According to standard ACMG guidelines, the rule for BS2 is: 'Observed in healthy adult individuals at inappropriate frequency.' The evidence for this variant shows: no homozygotes or direct healthy control observations are documented. Therefore, this criterion is not applied because BS2 cannot be established.

BS3

BS3 (Not Applied)

According to VCEP guidelines, the rule for BS3 is: 'Moderate when a variant rescues both an ATM specific feature and radiosensitivity; Supporting when rescues one.' The evidence for this variant shows: no functional rescue studies are available. Therefore, this criterion is not applied because no rescue data exist.

BS4

BS4 (Not Applied)

According to standard ACMG guidelines, the rule for BS4 is: 'Lack of segregation in affected family members.' The evidence for this variant shows: no segregation data are available. Therefore, this criterion is not applied because BS4 cannot be assessed.

BP1

BP1 (Not Applied)

According to standard ACMG guidelines, the rule for BP1 is: 'Missense variant in a gene for which primarily truncating variants cause disease.' The evidence for this variant shows: it is synonymous. Therefore, this criterion is not applied because BP1 pertains to missense variants.

BP2

BP2 (Not Applied)

According to VCEP guidelines, the rule for BP2 is: 'Use ATM PM3/BP2 table for cis/trans observations.' The evidence for this variant shows: no evidence of cis/trans with pathogenic variants. Therefore, this criterion is not applied because BP2 cannot be established.

BP3

BP3 (Not Applied)

According to standard ACMG guidelines, the rule for BP3 is: 'In-frame deletions/insertions in repetitive region without known function.' The evidence for this variant shows: c.3030C>T is a single-nucleotide synonymous change, not an in-frame indel. Therefore, this criterion is not applied.

BP4

BP4 (Not Applied)

According to VCEP guidelines, the rule for BP4 is: 'Supporting for protein REVEL ≤ .249 or RNA predictor shows no impact; BP4 for splice predictions may not be applied with BP7.' The evidence for this variant shows: SpliceAI predicts no impact, but BP7 is applied for synonymous variants. Therefore, BP4 is not applied to avoid overlap with BP7.

BP5

BP5 (Not Applied)

According to standard ACMG guidelines, the rule for BP5 is: 'Variant found in a case with an alternate molecular basis for disease.' The evidence for this variant shows: no such alternate molecular basis is documented. Therefore, this criterion is not applied.

BP6

BP6 (Supporting)

According to standard ACMG guidelines, the rule for BP6 is: 'Reputable source recently reports variant as benign, but evidence not available to the laboratory.' The evidence for this variant shows: ClinVar lists NM_000051.4:c.3030C>T as Likely Benign (4 submissions) and Benign (1 submission).

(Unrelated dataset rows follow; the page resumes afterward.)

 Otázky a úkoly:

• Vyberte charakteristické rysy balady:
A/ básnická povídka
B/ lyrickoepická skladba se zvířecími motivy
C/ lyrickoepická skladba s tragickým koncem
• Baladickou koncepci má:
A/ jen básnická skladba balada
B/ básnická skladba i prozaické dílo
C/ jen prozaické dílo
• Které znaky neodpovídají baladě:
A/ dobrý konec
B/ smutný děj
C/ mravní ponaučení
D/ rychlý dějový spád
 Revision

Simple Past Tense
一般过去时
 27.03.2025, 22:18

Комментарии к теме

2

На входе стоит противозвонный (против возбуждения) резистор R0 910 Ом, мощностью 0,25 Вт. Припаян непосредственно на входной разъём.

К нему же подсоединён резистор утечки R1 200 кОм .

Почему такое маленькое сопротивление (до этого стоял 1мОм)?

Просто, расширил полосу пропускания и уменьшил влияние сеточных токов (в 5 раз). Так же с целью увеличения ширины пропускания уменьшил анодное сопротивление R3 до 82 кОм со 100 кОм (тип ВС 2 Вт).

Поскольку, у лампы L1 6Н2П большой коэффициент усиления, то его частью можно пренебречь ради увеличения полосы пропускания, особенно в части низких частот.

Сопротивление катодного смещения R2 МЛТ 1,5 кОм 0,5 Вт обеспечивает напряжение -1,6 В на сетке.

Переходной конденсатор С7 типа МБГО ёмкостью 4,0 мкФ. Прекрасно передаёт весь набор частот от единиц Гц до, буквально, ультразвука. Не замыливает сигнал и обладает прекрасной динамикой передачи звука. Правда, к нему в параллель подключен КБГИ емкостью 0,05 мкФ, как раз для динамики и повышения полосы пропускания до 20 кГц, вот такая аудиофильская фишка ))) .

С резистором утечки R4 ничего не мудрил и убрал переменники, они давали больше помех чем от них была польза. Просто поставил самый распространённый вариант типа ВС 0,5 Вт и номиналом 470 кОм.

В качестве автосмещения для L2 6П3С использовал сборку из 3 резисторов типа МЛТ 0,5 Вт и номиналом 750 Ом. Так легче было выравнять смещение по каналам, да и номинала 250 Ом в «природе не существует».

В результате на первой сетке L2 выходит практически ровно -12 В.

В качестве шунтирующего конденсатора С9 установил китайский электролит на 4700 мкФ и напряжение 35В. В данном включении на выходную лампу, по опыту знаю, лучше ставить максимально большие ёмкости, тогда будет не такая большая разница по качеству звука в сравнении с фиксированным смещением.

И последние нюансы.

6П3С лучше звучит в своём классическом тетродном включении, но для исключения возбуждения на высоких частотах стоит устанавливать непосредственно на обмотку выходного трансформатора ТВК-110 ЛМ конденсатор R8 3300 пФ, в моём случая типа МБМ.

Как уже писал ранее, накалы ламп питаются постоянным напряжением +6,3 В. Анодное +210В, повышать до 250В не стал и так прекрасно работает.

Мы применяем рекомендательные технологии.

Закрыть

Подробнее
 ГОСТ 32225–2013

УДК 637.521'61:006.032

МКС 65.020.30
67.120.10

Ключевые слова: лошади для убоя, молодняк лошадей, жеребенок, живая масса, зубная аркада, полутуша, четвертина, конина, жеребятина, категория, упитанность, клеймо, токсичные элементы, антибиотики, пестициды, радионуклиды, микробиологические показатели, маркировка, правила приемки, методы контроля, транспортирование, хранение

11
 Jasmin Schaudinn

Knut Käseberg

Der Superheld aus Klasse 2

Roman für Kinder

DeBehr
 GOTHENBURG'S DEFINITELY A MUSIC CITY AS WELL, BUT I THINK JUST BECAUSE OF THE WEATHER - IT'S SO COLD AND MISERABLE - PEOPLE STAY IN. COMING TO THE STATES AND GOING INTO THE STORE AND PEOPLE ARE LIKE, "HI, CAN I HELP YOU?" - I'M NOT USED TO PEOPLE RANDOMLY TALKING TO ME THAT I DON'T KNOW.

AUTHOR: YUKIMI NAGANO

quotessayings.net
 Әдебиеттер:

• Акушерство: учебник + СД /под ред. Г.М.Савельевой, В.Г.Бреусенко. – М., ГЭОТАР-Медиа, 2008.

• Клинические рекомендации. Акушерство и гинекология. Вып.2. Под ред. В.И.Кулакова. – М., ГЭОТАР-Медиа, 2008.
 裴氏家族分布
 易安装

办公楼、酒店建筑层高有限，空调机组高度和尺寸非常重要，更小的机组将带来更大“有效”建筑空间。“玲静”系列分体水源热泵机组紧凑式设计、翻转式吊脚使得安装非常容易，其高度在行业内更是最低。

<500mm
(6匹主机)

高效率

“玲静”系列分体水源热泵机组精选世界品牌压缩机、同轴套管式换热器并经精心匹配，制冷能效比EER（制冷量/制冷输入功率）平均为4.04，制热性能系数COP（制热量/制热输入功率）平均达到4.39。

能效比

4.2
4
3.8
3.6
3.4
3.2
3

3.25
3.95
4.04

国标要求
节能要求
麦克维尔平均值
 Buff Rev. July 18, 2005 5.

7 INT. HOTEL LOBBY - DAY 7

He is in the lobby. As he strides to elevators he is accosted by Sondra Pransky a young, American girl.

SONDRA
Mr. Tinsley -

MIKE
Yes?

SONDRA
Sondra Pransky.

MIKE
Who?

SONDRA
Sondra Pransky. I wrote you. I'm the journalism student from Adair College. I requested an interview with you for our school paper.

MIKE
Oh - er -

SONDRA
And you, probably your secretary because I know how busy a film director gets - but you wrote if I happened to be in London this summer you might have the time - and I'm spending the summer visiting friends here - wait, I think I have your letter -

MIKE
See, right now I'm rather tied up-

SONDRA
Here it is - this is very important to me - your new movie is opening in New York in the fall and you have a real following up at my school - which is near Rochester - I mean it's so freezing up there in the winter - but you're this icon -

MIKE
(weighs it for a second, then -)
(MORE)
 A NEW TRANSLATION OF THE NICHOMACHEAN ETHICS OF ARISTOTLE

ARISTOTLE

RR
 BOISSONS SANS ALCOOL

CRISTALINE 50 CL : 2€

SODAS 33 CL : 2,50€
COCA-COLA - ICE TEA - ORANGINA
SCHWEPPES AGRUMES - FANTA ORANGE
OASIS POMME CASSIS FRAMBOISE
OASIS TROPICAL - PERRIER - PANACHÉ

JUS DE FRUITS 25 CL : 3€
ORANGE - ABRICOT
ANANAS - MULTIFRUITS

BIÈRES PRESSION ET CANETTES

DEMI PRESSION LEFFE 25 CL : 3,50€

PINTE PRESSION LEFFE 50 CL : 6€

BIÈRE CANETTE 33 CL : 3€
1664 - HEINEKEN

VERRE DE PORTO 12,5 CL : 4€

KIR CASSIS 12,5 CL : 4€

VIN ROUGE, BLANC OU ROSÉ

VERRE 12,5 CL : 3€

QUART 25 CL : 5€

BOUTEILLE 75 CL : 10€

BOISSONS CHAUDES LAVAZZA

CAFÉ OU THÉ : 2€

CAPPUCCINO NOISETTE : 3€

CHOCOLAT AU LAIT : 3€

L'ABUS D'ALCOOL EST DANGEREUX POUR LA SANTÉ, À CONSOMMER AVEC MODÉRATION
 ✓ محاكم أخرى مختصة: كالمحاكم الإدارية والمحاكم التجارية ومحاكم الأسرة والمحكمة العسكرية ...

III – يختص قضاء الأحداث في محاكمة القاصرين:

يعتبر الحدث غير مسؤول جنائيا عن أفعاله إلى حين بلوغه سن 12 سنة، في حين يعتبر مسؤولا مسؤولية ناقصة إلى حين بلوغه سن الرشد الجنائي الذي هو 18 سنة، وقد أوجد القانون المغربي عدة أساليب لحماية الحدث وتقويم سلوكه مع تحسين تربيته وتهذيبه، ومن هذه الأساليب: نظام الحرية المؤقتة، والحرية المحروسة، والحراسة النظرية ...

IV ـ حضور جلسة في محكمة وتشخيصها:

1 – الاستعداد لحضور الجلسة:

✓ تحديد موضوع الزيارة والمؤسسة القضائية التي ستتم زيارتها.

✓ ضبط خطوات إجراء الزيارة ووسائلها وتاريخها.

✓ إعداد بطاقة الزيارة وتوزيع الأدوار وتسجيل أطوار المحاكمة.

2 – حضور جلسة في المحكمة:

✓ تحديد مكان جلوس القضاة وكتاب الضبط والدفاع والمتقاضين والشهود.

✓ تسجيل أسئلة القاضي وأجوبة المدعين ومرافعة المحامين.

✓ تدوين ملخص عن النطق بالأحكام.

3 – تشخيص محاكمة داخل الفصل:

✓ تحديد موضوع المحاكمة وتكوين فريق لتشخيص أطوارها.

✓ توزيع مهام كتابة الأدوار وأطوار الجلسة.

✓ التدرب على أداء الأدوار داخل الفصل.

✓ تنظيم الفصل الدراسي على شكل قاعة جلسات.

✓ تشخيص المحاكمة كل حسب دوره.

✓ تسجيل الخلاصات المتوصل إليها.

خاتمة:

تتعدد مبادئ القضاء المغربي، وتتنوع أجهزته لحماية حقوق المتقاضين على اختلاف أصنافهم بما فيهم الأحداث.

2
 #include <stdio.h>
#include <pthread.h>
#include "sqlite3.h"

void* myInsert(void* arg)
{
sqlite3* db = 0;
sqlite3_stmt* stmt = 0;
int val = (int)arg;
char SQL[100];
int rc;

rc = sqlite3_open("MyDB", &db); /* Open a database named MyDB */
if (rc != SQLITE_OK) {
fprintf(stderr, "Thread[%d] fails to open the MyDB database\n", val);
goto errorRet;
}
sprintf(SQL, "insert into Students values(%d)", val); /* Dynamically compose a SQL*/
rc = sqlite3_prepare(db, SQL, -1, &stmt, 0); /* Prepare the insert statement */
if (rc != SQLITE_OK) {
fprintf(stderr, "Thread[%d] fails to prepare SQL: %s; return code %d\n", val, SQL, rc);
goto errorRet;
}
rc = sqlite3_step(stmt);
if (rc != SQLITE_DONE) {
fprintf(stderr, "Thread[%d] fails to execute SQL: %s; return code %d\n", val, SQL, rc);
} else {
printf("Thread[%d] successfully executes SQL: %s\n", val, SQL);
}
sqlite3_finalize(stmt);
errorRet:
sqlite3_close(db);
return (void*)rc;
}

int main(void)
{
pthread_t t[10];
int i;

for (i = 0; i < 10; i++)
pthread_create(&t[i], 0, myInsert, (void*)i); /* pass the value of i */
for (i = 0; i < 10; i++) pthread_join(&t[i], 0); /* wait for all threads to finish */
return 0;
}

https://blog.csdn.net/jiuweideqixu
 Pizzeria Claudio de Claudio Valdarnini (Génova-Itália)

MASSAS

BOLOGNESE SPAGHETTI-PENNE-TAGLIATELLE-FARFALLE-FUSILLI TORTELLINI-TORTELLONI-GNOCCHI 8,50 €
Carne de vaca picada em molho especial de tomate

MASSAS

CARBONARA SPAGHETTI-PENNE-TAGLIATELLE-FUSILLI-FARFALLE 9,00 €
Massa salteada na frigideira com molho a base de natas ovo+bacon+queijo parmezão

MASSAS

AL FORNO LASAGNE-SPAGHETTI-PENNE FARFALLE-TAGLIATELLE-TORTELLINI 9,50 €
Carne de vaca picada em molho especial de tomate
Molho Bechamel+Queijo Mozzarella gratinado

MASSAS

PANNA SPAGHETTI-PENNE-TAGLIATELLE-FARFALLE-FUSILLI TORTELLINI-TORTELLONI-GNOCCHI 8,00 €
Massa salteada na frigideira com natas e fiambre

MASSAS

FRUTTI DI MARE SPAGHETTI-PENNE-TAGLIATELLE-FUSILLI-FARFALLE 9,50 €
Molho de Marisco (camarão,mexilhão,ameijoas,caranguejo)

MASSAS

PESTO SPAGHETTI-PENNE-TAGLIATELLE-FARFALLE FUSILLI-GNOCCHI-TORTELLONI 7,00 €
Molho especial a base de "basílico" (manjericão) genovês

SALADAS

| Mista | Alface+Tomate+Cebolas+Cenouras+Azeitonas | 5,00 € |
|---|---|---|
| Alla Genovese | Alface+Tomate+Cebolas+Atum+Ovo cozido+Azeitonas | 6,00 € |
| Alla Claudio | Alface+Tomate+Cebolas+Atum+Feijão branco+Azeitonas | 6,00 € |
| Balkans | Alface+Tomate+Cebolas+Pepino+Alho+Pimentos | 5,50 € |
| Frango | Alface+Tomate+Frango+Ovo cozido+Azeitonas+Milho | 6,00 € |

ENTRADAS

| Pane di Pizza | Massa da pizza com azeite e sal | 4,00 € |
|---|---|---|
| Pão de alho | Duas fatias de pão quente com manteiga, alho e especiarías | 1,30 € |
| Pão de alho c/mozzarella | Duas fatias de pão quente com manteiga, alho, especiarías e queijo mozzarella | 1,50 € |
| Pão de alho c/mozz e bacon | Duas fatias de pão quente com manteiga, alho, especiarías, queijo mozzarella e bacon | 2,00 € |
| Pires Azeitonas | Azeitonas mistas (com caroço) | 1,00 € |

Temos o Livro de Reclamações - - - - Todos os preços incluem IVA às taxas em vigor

Therefore, this criterion is applied at Supporting strength because multiple reputable sources report benign status without primary evidence.

BP7

BP7 (Supporting)

According to VCEP guidelines, the rule for BP7 is: 'Supporting Can be considered for synonymous variants with no impact on splicing.' The evidence for this variant shows: SpliceAI predicts minimal impact (max score 0.01) and no new splice site is created. Therefore, this criterion is applied at Supporting strength because it is a synonymous change with no predicted splicing impact.